Research DirectionsMy research centers on structured representation learning. It aims to leverage beneficial inductive biases from scientific disciplines (such as matrix geometry, dynamical systems, computational neuroscience, etc.) to inform the design of interpretable and generalizable AI models (Science4AI), and to promote the application of these models to complex scientific problems (AI4Science). Current core research directions include:
• Constructing disentangled and equivariant temporal dynamic systems for scientific sequential data (e.g., image sequences, neuroscience, behavioral ecology, molecular dynamics) to uncover independent evolving factors and semantic structures.
• Developing robust and efficient matrix geometry algorithms, such as fast differentiable matrix functions, batch-efficient matrix functions and eigendecompositions, and manifold-aware normalization layers, applied to scientific tasks like fine-grained visual recognition and EEG signal analysis.
• Exploring generative diffusion models on non-Euclidean structures for directional/periodic data (e.g., fluid fields, material textures, fingerprints) to achieve generation and modeling under physical constraints.
Future work will primarily focus on: learning from raw scientific data ( physical inverse problems, data-driven PDEs, etc.), exploring novel scientific inductive biases (oscillation, synchronization, topology, etc.), and building scientific foundation models integrated with geometric priors.

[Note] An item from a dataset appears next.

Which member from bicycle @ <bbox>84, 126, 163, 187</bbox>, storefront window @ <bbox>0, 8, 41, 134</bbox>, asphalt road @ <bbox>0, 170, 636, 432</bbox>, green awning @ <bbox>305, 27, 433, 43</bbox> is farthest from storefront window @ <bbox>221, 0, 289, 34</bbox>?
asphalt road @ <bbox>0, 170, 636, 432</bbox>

Research HighlightsIn terms of research contributions, I have introduced a series of models with both theoretical significance and practical potential, effectively advancing areas such as equivariant and disentangled networks, matrix geometric algorithms, and non-Euclidean generative models. As a leading author, multiple papers have been published in top-tier journals and conferences including T-PAMI, ICML, NeurIPS, ICLR, CVPR, ICCV, and ECCV. These works have gained broad recognition and adoption within communities including numerical analysis and optimization, matrix manifolds, machine learning, and computer vision, and have received positive feedback from several IEEE/ACM/AAAI/SIAM Fellows. The publisned papers have been cited by scholars from institutions such as Harvard University, MIT, Yale University, Princeton University, University of Oxford, and University of Cambridge. Additionally, I have published the Springer Nature monograph Structured Representation Learning: From Homomorphisms and Disentanglement to Equivariance and Topography, and has served as an area chair, organized workshops, and delivered tutorials at major international conferences.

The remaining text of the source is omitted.